Mae Clarke will always be most known as the girl who gets a face full of grapefruit delivered from an unhappy James Cagney. It's a very violent moment, and -should- make us very sympathetic for Mae...
But it doesn't, and watching these films, I understand why.
Viewing these films one after another, a few things are clear:
Mae was not an especially gifted actress. She had her moments, and good directors could find and bring something interesting out of her, but the Good Bad Girl was her film to shine in, and instead of a Barbara Stanwyck break-through role--at the climax, when her baby is being threatened with a gun--she has the expression of someone who is at the supermarket and has forgotten her shopping list...almost an annoyed look. You want to slap her and say "Hey--pay attention! That's a gun, and that's your baby!"
So her acting skills were never great--whether her persistent underplaying was deliberate, or just all she could do, is not clear to me. But in any case, there's a certain vacant, uncaring look in her eyes that makes you want to shake her--and wake her up, or at least want something bad to happen to her--or be not sympathetic to her when something bad does happen. The German word is Backpfeifengesicht, which means 'a face you want to hit,' and for Mae, that's often what happened to her. Part of it is her lack of acting ability, and another part, (obviously beyond her control) is that her eyes are rather small, which for an actor is a huge detriment. So even when she DOES try to emote--instead, it just look like she's squinting.

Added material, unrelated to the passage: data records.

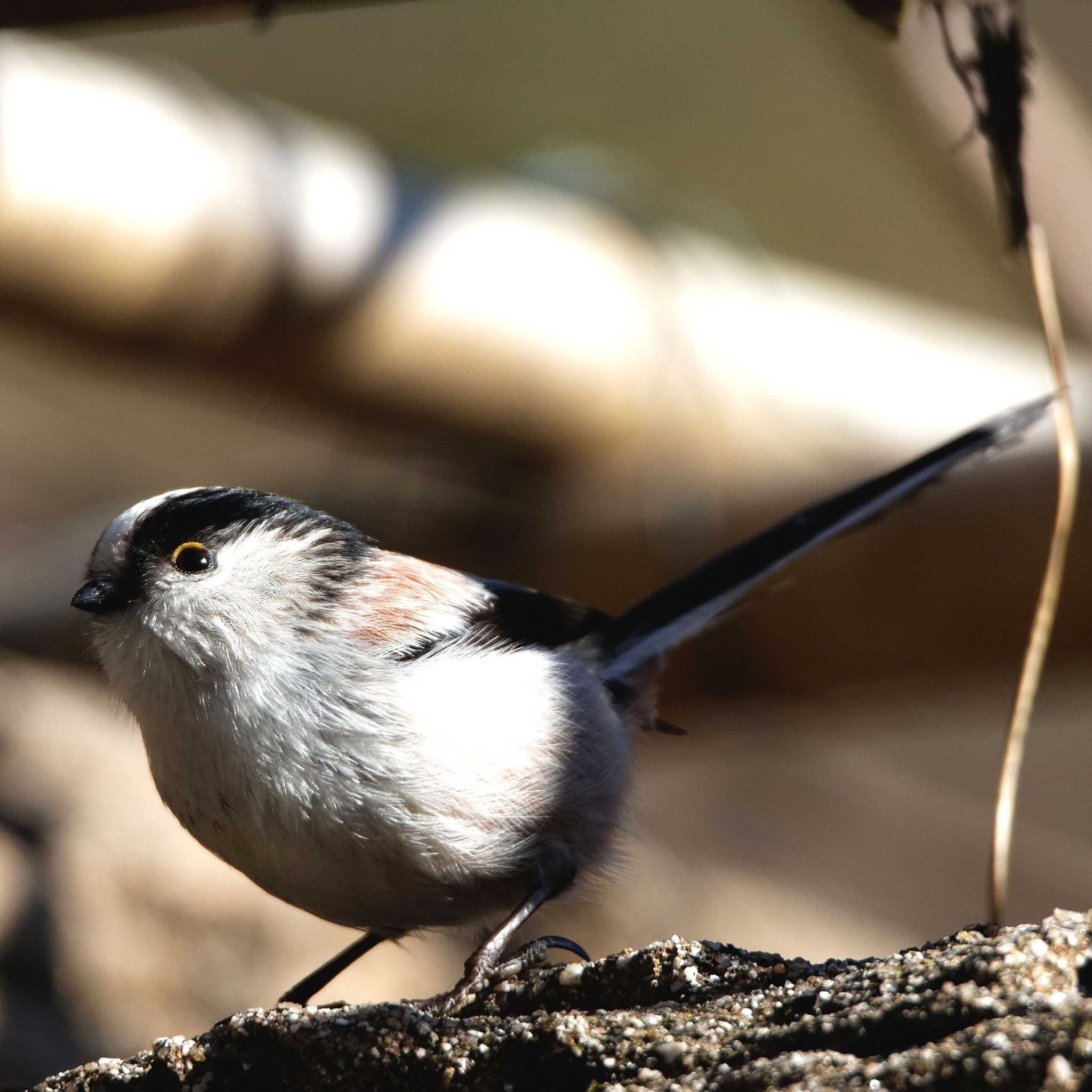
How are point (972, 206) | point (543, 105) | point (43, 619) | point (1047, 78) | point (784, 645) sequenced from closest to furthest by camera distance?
point (1047, 78)
point (972, 206)
point (784, 645)
point (43, 619)
point (543, 105)

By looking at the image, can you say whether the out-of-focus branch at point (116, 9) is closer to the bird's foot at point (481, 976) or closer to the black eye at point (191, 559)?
the black eye at point (191, 559)

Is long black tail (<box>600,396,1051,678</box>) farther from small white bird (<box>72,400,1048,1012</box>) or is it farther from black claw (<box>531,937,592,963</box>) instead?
black claw (<box>531,937,592,963</box>)

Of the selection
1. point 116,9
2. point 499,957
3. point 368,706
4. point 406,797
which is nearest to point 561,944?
point 499,957

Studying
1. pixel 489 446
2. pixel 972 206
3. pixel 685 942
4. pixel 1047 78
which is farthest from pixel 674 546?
pixel 685 942

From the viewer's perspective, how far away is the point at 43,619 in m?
4.95

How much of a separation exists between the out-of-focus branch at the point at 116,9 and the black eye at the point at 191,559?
82 centimetres

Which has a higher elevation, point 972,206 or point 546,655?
point 972,206

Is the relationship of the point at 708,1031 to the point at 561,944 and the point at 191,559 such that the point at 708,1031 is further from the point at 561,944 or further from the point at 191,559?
the point at 191,559

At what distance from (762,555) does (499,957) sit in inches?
33.8

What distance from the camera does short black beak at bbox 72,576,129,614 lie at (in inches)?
84.0

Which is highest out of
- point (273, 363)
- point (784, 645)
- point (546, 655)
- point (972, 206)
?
point (972, 206)

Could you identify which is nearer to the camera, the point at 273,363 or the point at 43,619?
the point at 273,363

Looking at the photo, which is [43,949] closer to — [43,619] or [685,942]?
[43,619]

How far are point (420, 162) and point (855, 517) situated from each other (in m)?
2.87
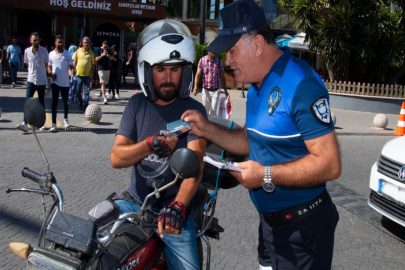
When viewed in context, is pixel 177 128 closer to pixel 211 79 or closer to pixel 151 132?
pixel 151 132

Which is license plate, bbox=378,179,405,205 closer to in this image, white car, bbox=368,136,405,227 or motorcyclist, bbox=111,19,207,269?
white car, bbox=368,136,405,227

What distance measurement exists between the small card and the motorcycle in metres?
0.25

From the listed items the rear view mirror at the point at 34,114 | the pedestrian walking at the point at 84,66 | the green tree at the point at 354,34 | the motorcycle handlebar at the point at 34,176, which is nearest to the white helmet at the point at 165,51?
the rear view mirror at the point at 34,114

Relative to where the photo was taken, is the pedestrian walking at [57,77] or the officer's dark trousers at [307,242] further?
the pedestrian walking at [57,77]

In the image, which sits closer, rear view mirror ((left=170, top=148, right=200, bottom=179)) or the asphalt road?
rear view mirror ((left=170, top=148, right=200, bottom=179))

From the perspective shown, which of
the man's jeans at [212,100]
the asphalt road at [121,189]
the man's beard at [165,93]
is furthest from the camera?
the man's jeans at [212,100]

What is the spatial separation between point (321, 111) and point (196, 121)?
73cm

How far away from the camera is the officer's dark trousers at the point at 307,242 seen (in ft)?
8.20

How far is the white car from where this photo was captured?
209 inches

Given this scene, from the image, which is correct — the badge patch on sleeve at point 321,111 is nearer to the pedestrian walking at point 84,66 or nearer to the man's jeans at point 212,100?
the man's jeans at point 212,100

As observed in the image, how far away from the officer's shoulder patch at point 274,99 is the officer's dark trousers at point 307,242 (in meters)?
0.57

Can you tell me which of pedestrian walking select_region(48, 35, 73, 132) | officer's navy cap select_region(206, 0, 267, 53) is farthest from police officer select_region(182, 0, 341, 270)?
pedestrian walking select_region(48, 35, 73, 132)

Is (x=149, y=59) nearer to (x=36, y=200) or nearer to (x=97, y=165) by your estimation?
(x=36, y=200)

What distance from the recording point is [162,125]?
2.92 metres
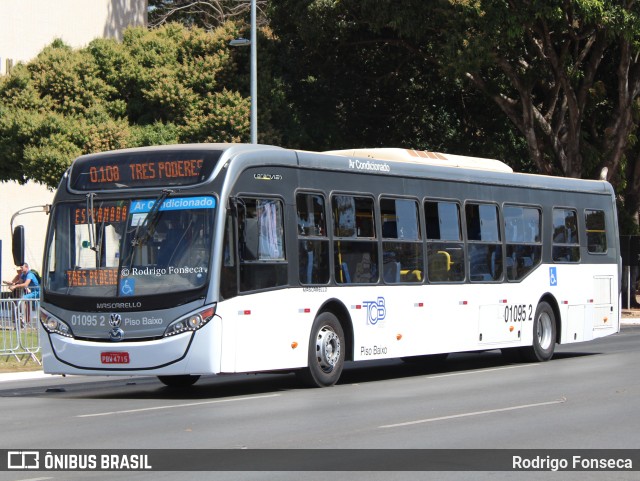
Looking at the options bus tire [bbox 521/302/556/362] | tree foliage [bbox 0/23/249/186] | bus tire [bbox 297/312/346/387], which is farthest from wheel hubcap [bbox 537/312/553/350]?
tree foliage [bbox 0/23/249/186]

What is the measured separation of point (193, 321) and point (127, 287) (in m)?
0.99

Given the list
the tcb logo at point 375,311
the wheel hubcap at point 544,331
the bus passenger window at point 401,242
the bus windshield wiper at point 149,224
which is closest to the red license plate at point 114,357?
the bus windshield wiper at point 149,224

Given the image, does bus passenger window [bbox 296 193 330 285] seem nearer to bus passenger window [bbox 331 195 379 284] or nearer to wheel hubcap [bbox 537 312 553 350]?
bus passenger window [bbox 331 195 379 284]

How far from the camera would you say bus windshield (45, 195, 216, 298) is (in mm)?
14953

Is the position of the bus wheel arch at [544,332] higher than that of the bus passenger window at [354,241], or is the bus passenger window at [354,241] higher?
the bus passenger window at [354,241]

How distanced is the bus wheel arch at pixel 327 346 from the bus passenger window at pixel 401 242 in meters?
1.13

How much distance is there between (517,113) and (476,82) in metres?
1.69

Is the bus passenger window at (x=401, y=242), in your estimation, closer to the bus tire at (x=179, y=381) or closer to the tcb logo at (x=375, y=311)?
the tcb logo at (x=375, y=311)

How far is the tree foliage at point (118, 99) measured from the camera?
34.2 meters

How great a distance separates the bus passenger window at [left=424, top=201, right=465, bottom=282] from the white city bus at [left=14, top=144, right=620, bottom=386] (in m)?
0.03

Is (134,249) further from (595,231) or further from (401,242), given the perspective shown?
(595,231)

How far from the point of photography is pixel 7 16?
4100 cm

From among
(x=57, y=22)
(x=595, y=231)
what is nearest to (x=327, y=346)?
(x=595, y=231)

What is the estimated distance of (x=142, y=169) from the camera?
15.6 m
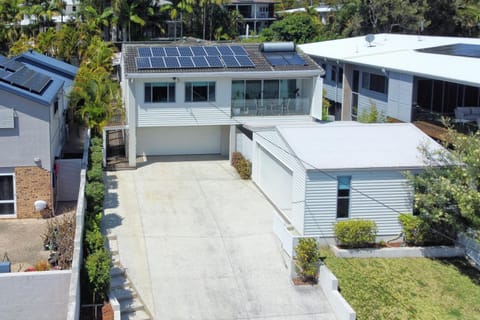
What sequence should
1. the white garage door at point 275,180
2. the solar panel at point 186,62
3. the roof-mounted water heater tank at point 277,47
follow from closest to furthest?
the white garage door at point 275,180 → the solar panel at point 186,62 → the roof-mounted water heater tank at point 277,47

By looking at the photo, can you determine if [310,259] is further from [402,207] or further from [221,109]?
[221,109]

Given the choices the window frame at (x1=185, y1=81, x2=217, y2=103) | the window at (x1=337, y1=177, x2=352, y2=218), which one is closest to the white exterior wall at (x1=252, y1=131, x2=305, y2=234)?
the window at (x1=337, y1=177, x2=352, y2=218)

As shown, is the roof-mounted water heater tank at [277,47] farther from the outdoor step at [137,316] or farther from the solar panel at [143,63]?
the outdoor step at [137,316]

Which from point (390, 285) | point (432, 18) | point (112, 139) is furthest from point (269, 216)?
point (432, 18)

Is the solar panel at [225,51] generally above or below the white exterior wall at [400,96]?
above

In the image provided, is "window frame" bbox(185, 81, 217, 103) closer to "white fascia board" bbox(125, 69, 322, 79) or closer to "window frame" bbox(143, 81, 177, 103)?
"white fascia board" bbox(125, 69, 322, 79)

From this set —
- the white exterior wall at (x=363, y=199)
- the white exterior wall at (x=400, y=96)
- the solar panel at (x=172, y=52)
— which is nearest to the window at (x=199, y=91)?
the solar panel at (x=172, y=52)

I think producers back then saw what I was seeing, and the smart ones cast her perfectly for some parts. These attributes make her a good second lead--there's just no way she's going to outshine the star. And the other good thing about her strange 'ability' is that you don't feel so bad when she gets it. In fact, part of you is kind of glad it happened, and that's the Backpfeifengesicht part of it. Those smart producers, who saw in her what I see, cast her in roles where she's the girl who 'got it.'
Look at the parts she played to see how bad things almost always seemed to happen to her--
Frankenstein (1931) .... Elizabeth...On his wedding night, Victor abandons her and lets the monster enter the bridal suite, and well, you can figure that one out.
Waterloo Bridge (1931) .... Myra Deauville. It's been many years since I've seen this, and I remember that she did a good job. But was it her, or did the foxy stage pro, James Whale, understand what she could do, and coax the best out of her? In any case, I'll give her credit for a good job. But we know how she ends up in this film.
Three Wise Girls (1932) .... Gladys Kane --second bananna to Jean Harlow--In terms of acting skills, she makes Harlow look like Maggie Smith, and then bows out gracefully from the story by taking poison.
Still, when one checks the IMDB, she was in more than 100 films!
So here's a toast to you, Mae Clarke--a real trooper--you had a longer and more successful career than many other "bigger" names...even if your biggest talent was that you made us want to push a gratefruit in your kisser.
I like Waterloo Bridge a lot, but I won't say that I'm sorry that Whale recast Elizabeth with Valerie Hobson in The Bride of Frankenstein.